En somme, certes non pénale, l’action en responsabilité pour insuffisance d’actif se teinte d’une logique relevant de la matière répressive afin de remplir une fonction punitive. Partant, cette « nature juridique ambivalente » (A. Jacquemont, N. Borga et T. Mastrullo, Droit des entreprises en difficulté, 10e éd., LexisNexis, 2022, n° 1065) de la responsabilité pour insuffisance d’actif devrait conduire à lui réserver un sort qui tienne nécessairement compte de son caractère punitif dans la détermination des principes qui lui sont applicables en matière d’application de la loi dans le temps.

La caractérisation de la « simple négligence »

Outre l’application dans le temps de l’exception de « simple négligence », c’est sa caractérisation qui continue d’interroger.
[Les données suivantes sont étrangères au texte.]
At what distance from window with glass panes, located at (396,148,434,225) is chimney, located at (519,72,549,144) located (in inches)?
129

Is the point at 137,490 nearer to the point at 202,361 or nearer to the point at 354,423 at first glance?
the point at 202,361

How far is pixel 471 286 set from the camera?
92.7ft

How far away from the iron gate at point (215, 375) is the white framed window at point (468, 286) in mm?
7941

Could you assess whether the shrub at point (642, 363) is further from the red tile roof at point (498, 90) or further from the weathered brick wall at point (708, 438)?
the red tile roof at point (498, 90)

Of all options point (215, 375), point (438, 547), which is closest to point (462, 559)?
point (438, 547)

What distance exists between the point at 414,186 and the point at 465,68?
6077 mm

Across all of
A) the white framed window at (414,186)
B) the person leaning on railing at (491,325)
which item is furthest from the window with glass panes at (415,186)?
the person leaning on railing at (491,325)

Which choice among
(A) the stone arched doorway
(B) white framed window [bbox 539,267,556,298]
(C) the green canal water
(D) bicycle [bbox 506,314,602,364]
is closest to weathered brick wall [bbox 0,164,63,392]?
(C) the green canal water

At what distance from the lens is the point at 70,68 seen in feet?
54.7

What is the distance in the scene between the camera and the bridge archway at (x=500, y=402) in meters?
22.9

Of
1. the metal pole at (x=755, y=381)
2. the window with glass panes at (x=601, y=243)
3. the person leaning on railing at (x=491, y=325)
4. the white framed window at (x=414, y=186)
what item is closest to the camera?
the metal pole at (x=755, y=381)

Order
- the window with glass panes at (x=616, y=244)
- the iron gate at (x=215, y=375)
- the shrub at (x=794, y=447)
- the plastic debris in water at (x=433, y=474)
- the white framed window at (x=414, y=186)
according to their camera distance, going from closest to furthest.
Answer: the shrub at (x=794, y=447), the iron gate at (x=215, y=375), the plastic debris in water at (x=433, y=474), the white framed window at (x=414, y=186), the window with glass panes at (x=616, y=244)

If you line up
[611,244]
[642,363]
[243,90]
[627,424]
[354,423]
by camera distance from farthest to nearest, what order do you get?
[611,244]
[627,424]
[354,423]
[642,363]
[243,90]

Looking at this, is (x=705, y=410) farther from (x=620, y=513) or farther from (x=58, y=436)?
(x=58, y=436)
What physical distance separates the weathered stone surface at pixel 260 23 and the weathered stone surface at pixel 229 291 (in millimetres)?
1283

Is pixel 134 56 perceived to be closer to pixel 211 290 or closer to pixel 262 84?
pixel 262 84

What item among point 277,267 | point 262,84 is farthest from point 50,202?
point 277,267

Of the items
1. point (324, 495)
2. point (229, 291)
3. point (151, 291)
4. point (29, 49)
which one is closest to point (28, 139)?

La Cour de cassation, une nouvelle fois, ne s’alourdit pas d’une définition de celle-ci mais se contente d’énoncer, au cas d’espèce, le manque de base légale de la cour d’appel pour justifier que la faute considérée n’était pas une simple négligence. Cette position est fâcheuse tant au regard de l’affaire traitée que d’un point de vue plus général.

Au cas de l’espèce, on confessera s’étonner de voir dans une comptabilité irrégulière et incomplète un signe inefficace pour dépasser la simple négligence, bien qu’il ne s’agisse pas là d’une nouveauté jurisprudentielle (v. not., déjà, Com. 17 juin 2020, n° 18-18.321, Rev. sociétés 2021. 127, note F. Reille ).

D’un côté, on sait que les obligations comptables sont formellement édictées par les textes, de manière stricte (v. par ex., C. com., art. L. 132-12 s.), ce dont témoigne d’ailleurs les multiples sanctions pénales dont sont passibles les dirigeants en la matière (v. not., C. com., art. L. 242-6, 2°, L. 242-8, L. 242-10, L. 241-3, 3°, L. 241-4, 1° et L. 241-5). Ces exigences de comptabilité ne sont pas vaines. Elles ont pour objectif de protéger une multitude d’intérêts : ceux de la société elle-même, en permettant de connaître à tout moment sa situation économique et financière et ainsi, de réagir au plus vite en cas de difficultés, l’anticipation des difficultés étant d’ailleurs le leitmotiv du droit des procédures collectives (on rappellera ici que l’obligation de tenir une comptabilité pour les commerçants trouve ses origines dans l’ord. de Colbert de 1673, qui visait précisément à « assurer parmi les négociations la bonne foi contre la fraude », ce qui n’est point anecdotique au regard de notre droit des entreprises en difficulté, v. D. Houtcieff, Droit commercial, 5e éd., Sirey, 2022, n° 281) ; des associés, afin qu’ils soient informés de la rentabilité de leur investissement ; des salariés, premières victimes d’une défaillance liée à de mauvais résultats ; des tiers créanciers, dont la connaissance de la situation financière du débiteur est nécessaire à la protection de leurs intérêts ; ou encore des services fiscaux, afin d’établir un impôt adéquat et réel (v. not., sur ces fonctions, M. Pédamon, H. Kenfack et S. Ringler, Droit commercial, 5e éd., Dalloz, 2023, n° 190). Au regard de cet ensemble d’intérêts protégés, qui rejoint ainsi la protection même de l’économie et de son système, on ne saurait comprendre que des défaillances dans la comptabilité soient considérées comme relevant de la « simple négligence ». Alors que les enjeux protégés par la comptabilité sont d’une grande importance, les manquements à la comptabilité ne seraient, en somme, « pas graves ». C’est là un message bien contradictoire qui est envoyé entre les fonctions de la comptabilité et sa sanction.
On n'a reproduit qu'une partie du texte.